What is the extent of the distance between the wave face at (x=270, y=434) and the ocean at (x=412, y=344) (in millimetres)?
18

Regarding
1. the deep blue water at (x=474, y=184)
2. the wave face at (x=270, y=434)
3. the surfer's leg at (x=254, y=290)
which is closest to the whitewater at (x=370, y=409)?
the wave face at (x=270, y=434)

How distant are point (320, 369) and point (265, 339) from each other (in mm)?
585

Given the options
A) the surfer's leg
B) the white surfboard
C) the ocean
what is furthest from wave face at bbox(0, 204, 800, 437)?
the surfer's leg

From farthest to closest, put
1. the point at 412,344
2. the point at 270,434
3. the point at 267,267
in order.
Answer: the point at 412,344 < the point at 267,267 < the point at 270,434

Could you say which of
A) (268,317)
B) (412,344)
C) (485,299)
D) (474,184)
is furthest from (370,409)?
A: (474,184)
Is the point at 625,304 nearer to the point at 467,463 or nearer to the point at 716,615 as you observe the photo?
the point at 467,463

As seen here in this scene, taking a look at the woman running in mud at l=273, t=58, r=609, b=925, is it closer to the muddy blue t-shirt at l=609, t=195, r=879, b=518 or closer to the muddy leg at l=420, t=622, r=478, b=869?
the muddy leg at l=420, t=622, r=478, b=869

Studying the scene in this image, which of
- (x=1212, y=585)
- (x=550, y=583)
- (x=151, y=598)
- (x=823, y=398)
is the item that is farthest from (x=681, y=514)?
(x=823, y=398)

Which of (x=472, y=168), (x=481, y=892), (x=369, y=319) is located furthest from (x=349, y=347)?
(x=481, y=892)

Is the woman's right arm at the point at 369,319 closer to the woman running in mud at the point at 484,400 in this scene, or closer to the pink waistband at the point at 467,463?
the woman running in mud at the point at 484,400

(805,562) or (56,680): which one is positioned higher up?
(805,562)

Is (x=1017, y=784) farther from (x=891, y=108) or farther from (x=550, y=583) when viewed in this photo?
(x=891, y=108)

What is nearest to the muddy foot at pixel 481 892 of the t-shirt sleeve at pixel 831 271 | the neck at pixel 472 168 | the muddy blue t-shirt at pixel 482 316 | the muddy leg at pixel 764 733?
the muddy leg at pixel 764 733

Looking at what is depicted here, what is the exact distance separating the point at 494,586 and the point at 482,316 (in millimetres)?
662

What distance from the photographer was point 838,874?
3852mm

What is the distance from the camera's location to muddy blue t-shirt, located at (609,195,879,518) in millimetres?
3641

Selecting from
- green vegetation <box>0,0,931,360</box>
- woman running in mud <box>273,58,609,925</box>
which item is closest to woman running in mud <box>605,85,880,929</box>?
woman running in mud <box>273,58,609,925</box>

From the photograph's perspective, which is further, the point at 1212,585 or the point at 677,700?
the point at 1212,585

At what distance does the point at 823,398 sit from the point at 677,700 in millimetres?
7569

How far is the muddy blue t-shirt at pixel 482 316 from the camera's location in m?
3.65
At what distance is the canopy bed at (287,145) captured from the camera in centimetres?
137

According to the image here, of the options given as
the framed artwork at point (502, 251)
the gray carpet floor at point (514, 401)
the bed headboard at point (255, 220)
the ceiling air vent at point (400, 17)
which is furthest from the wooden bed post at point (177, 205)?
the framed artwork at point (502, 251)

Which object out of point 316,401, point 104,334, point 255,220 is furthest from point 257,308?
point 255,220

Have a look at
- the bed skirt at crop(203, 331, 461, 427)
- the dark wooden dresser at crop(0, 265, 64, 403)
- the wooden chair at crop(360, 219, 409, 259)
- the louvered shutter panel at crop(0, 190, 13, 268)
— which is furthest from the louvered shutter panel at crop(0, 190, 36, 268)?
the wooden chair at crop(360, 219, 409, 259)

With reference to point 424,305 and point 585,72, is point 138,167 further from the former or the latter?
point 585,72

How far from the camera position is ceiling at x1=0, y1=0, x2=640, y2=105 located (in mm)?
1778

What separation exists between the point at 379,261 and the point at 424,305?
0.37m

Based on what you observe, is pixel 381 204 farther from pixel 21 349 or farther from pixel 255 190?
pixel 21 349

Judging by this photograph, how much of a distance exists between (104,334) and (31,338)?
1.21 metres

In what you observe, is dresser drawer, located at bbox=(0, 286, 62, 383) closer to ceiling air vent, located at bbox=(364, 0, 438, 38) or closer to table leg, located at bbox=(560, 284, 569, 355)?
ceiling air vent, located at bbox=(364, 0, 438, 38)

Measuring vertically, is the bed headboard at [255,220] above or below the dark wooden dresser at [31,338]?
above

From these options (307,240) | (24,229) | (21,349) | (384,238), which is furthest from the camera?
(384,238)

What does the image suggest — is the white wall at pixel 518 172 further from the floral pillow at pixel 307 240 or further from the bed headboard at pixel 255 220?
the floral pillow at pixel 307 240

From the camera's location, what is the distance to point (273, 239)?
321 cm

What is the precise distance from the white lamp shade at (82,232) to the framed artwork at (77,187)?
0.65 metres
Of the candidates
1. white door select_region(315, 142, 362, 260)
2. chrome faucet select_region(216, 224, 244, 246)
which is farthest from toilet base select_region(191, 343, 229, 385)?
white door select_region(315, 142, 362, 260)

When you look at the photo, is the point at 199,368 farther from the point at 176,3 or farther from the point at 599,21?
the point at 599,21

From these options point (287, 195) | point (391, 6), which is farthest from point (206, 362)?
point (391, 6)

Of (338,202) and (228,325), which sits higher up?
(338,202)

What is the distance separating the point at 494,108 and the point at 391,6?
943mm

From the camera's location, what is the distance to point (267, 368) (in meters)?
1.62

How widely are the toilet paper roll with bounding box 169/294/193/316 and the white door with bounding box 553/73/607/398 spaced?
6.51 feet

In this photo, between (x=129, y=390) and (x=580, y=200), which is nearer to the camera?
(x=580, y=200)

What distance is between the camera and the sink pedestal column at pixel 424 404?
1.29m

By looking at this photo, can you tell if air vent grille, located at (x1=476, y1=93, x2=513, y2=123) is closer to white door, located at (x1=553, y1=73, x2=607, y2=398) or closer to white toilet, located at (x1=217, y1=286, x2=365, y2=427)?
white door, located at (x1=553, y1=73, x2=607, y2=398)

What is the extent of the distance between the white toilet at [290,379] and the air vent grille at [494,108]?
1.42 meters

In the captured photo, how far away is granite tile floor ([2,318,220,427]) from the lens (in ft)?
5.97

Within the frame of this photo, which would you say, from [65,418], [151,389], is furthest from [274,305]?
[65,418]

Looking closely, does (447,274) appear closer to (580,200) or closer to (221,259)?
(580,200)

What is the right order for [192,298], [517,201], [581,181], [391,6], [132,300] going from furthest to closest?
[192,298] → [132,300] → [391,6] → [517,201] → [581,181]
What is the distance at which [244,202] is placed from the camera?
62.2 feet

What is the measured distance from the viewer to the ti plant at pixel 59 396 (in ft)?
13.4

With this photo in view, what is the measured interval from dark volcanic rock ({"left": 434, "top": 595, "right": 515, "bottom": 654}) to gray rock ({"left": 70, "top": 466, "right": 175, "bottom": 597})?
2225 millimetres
+ + + + +
*TASK TO COMPLETE:*
Hand back the material above in full, exactly as written.

*THE SOLUTION:*
What is the extent of the distance between the wave face at (x=270, y=434) and the ocean at (x=412, y=344) (in millimetres)?
18

Regarding
1. the deep blue water at (x=474, y=184)
2. the wave face at (x=270, y=434)
3. the surfer's leg at (x=254, y=290)
which is closest to the whitewater at (x=370, y=409)?
the wave face at (x=270, y=434)

How distant are point (320, 369) and point (265, 339) from each other (in mm)?
585

Given the options
A) the surfer's leg
B) the white surfboard
C) the ocean
what is furthest from wave face at bbox(0, 204, 800, 437)?
the surfer's leg

From farthest to closest, put
1. the point at 412,344
2. the point at 270,434
3. the point at 267,267
in order.
Answer: the point at 412,344 < the point at 267,267 < the point at 270,434

Could you say which of
A) (268,317)
B) (412,344)
C) (485,299)
D) (474,184)
is furthest from (370,409)?
A: (474,184)
Is the point at 625,304 nearer to the point at 467,463 or nearer to the point at 716,615 as you observe the photo?
the point at 467,463

As seen here in this scene, taking a look at the woman running in mud at l=273, t=58, r=609, b=925, is it closer to the muddy blue t-shirt at l=609, t=195, r=879, b=518 or closer to the muddy leg at l=420, t=622, r=478, b=869?
the muddy leg at l=420, t=622, r=478, b=869

Studying the scene in this image, which of
- (x=1212, y=585)
- (x=550, y=583)
- (x=151, y=598)
- (x=823, y=398)
is the item that is farthest from (x=681, y=514)?
(x=823, y=398)

Which of (x=472, y=168), (x=481, y=892), (x=369, y=319) is located furthest from (x=349, y=347)?
(x=481, y=892)

Is the woman's right arm at the point at 369,319 closer to the woman running in mud at the point at 484,400 in this scene, or closer to the pink waistband at the point at 467,463?
the woman running in mud at the point at 484,400

(805,562) or (56,680): which one is positioned higher up?
(805,562)

Is (x=1017, y=784) farther from (x=891, y=108) or farther from (x=550, y=583) when viewed in this photo?
(x=891, y=108)

What is nearest to the muddy foot at pixel 481 892 of the t-shirt sleeve at pixel 831 271 | the neck at pixel 472 168 | the muddy blue t-shirt at pixel 482 316 | the muddy leg at pixel 764 733?
the muddy leg at pixel 764 733

Looking at what is depicted here, what is the exact distance separating the point at 494,586 and the point at 482,316 (in millimetres)?
662

What distance from the photographer was point 838,874?
3852mm

What is the distance from the camera's location to muddy blue t-shirt, located at (609,195,879,518) in millimetres?
3641

Selecting from
- green vegetation <box>0,0,931,360</box>
- woman running in mud <box>273,58,609,925</box>
which item is closest to woman running in mud <box>605,85,880,929</box>?
woman running in mud <box>273,58,609,925</box>

From the photograph's perspective, which is further, the point at 1212,585 or the point at 677,700?
the point at 1212,585

At what distance does the point at 823,398 sit from the point at 677,700 in millimetres?
7569

How far is the muddy blue t-shirt at pixel 482 316 from the camera's location in m?
3.65
At what distance is the canopy bed at (287,145) captured from the camera in centimetres?
137

According to the image here, of the options given as
the framed artwork at point (502, 251)
the gray carpet floor at point (514, 401)
the bed headboard at point (255, 220)
the ceiling air vent at point (400, 17)
which is furthest from the wooden bed post at point (177, 205)?
the framed artwork at point (502, 251)

Which object out of point 316,401, point 104,334, point 255,220 is furthest from point 257,308?
point 255,220

Have a look at
- the bed skirt at crop(203, 331, 461, 427)
- the dark wooden dresser at crop(0, 265, 64, 403)
- the wooden chair at crop(360, 219, 409, 259)
- the louvered shutter panel at crop(0, 190, 13, 268)
— which is furthest from the louvered shutter panel at crop(0, 190, 36, 268)?
the wooden chair at crop(360, 219, 409, 259)

With reference to point 424,305 and point 585,72, is point 138,167 further from the former or the latter?
point 585,72

How far from the camera position is ceiling at x1=0, y1=0, x2=640, y2=105 located (in mm)?
1778

What separation exists between the point at 379,261 and the point at 424,305?
0.37m

Based on what you observe, is pixel 381 204 farther from pixel 21 349 or farther from pixel 255 190?
pixel 21 349

Judging by this photograph, how much of a distance exists between (104,334) and (31,338)?
1.21 metres

In what you observe, is dresser drawer, located at bbox=(0, 286, 62, 383) closer to ceiling air vent, located at bbox=(364, 0, 438, 38) or closer to table leg, located at bbox=(560, 284, 569, 355)?
ceiling air vent, located at bbox=(364, 0, 438, 38)

Measuring vertically, is the bed headboard at [255,220] above or below the dark wooden dresser at [31,338]?
above

From these options (307,240) | (24,229) | (21,349) | (384,238), which is furthest from the camera?
(384,238)

What does the image suggest — is the white wall at pixel 518 172 further from the floral pillow at pixel 307 240 or further from the bed headboard at pixel 255 220?
the floral pillow at pixel 307 240

From the camera's location, what is the distance to point (273, 239)?
321 cm

What is the precise distance from the white lamp shade at (82,232) to the framed artwork at (77,187)?
0.65 metres
Of the candidates
1. white door select_region(315, 142, 362, 260)
2. chrome faucet select_region(216, 224, 244, 246)
which is farthest from toilet base select_region(191, 343, 229, 385)?
white door select_region(315, 142, 362, 260)

When you look at the photo, is the point at 199,368 farther from the point at 176,3 or farther from the point at 599,21?
the point at 599,21

From these options point (287, 195) | point (391, 6), which is farthest from point (206, 362)?
point (391, 6)

Of (338,202) and (228,325), which sits higher up?
(338,202)

What is the distance separating the point at 494,108 and the point at 391,6?
943mm

From the camera's location, what is the distance to point (267, 368) (in meters)?
1.62

How widely are the toilet paper roll with bounding box 169/294/193/316 and the white door with bounding box 553/73/607/398 spaced?
6.51 feet

In this photo, between (x=129, y=390) and (x=580, y=200), which is nearer to the camera?
(x=580, y=200)

What distance is between the camera and the sink pedestal column at pixel 424 404?
1.29m

By looking at this photo, can you tell if air vent grille, located at (x1=476, y1=93, x2=513, y2=123) is closer to white door, located at (x1=553, y1=73, x2=607, y2=398) or closer to white toilet, located at (x1=217, y1=286, x2=365, y2=427)?
white door, located at (x1=553, y1=73, x2=607, y2=398)

What is the extent of the distance between the white toilet at [290,379] and the air vent grille at [494,108]?
1.42 meters

In the captured photo, how far away is granite tile floor ([2,318,220,427]) from the lens (in ft)?
5.97

Within the frame of this photo, which would you say, from [65,418], [151,389], is furthest from [274,305]?
[65,418]

Looking closely, does (447,274) appear closer to (580,200) or closer to (221,259)?
(580,200)

What is the right order for [192,298], [517,201], [581,181], [391,6], [132,300] going from furthest to closest?
[192,298] → [132,300] → [391,6] → [517,201] → [581,181]
What is the distance at which [244,202] is placed from the camera?
62.2 feet

What is the measured distance from the viewer to the ti plant at pixel 59 396 (in ft)?
13.4

With this photo in view, what is the measured interval from dark volcanic rock ({"left": 434, "top": 595, "right": 515, "bottom": 654}) to gray rock ({"left": 70, "top": 466, "right": 175, "bottom": 597})?
2225 millimetres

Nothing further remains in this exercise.